**PROBLEM TO WORK ON**
Extract each line of the data below that contains the word "Considering".

:: MATERIAL TO PROCESS ::

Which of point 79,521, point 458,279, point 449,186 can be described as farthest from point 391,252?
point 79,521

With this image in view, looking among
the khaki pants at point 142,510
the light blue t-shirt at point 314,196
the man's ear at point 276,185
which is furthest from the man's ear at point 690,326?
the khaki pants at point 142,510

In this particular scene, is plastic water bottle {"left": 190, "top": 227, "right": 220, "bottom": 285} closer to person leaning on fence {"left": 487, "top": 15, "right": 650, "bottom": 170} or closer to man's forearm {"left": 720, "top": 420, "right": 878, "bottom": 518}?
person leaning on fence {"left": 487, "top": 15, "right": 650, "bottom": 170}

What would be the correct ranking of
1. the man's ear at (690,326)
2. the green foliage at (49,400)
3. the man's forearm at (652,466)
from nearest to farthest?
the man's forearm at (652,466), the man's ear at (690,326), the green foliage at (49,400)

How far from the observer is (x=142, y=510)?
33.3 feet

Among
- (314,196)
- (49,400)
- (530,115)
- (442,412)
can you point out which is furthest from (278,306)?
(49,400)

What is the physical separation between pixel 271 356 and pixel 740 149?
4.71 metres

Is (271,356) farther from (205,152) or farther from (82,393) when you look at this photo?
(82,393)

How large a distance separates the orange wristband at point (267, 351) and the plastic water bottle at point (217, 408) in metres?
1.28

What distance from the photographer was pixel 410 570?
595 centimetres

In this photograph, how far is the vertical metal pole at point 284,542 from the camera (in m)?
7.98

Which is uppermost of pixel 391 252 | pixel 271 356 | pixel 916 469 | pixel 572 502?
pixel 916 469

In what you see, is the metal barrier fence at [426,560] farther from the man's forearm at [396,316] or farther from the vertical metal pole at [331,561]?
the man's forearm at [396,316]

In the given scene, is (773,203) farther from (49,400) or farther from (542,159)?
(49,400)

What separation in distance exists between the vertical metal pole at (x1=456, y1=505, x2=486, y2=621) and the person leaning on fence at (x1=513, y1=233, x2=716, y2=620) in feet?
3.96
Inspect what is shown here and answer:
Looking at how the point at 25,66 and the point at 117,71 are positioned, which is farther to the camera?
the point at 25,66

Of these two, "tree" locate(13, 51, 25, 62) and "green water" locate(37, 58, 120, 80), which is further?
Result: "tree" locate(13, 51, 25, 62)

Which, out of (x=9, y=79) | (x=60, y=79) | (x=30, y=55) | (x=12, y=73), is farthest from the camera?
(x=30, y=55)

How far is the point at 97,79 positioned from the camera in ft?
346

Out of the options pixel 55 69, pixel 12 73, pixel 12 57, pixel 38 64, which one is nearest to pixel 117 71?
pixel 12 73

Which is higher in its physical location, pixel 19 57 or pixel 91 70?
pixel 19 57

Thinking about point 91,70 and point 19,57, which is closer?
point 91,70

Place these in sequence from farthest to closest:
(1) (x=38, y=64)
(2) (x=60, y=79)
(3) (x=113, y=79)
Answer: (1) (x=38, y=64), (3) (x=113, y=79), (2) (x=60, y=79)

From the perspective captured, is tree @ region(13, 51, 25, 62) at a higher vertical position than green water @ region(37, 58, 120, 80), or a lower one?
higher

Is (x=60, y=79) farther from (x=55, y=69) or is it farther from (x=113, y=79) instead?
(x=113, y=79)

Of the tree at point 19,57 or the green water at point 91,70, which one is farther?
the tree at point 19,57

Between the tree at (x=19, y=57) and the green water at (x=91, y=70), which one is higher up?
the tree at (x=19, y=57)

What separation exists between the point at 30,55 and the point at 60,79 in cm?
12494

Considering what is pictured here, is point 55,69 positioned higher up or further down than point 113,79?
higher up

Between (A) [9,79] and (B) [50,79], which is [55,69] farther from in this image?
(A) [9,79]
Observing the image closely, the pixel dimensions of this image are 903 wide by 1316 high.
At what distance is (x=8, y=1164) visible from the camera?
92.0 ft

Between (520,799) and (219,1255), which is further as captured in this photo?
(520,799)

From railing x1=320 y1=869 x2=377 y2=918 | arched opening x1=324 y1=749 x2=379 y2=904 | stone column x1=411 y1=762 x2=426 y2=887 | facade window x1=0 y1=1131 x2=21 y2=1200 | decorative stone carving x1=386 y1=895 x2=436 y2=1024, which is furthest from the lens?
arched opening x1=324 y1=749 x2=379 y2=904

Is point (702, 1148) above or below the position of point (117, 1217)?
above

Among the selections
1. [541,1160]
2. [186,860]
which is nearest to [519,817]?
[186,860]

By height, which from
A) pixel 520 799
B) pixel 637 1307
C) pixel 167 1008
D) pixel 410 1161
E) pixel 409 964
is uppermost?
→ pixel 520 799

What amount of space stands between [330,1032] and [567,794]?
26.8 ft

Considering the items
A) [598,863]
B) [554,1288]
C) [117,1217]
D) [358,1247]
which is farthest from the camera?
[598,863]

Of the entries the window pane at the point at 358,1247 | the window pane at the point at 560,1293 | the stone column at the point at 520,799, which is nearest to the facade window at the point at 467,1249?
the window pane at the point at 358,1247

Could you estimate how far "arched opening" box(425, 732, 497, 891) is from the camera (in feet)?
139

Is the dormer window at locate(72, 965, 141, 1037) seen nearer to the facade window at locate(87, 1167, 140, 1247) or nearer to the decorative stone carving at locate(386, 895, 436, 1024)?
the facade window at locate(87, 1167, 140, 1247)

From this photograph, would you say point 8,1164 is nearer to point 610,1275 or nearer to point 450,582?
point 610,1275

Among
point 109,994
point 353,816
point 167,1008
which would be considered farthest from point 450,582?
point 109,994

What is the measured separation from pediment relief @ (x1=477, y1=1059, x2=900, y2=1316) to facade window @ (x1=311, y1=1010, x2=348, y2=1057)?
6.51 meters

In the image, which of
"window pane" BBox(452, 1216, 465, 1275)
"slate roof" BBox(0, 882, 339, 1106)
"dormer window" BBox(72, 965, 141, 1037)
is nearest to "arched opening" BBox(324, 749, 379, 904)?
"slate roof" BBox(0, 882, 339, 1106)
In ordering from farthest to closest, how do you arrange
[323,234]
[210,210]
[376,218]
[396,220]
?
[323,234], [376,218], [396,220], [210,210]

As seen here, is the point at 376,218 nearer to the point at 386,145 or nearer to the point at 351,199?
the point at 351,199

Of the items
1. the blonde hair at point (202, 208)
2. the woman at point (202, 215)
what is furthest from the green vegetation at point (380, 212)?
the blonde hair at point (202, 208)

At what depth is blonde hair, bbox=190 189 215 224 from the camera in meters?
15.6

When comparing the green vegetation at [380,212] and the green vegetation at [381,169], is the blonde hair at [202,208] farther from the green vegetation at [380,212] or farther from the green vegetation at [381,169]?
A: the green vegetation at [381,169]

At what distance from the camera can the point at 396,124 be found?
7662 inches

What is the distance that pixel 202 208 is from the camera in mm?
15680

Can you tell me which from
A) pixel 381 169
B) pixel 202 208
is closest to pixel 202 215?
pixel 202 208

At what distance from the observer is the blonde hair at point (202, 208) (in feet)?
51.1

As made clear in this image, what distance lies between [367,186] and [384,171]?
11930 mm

:::

**FINISHED ANSWER**
Considering what is pictured here, is point 55,69 positioned higher up or further down than point 113,79?
Considering the items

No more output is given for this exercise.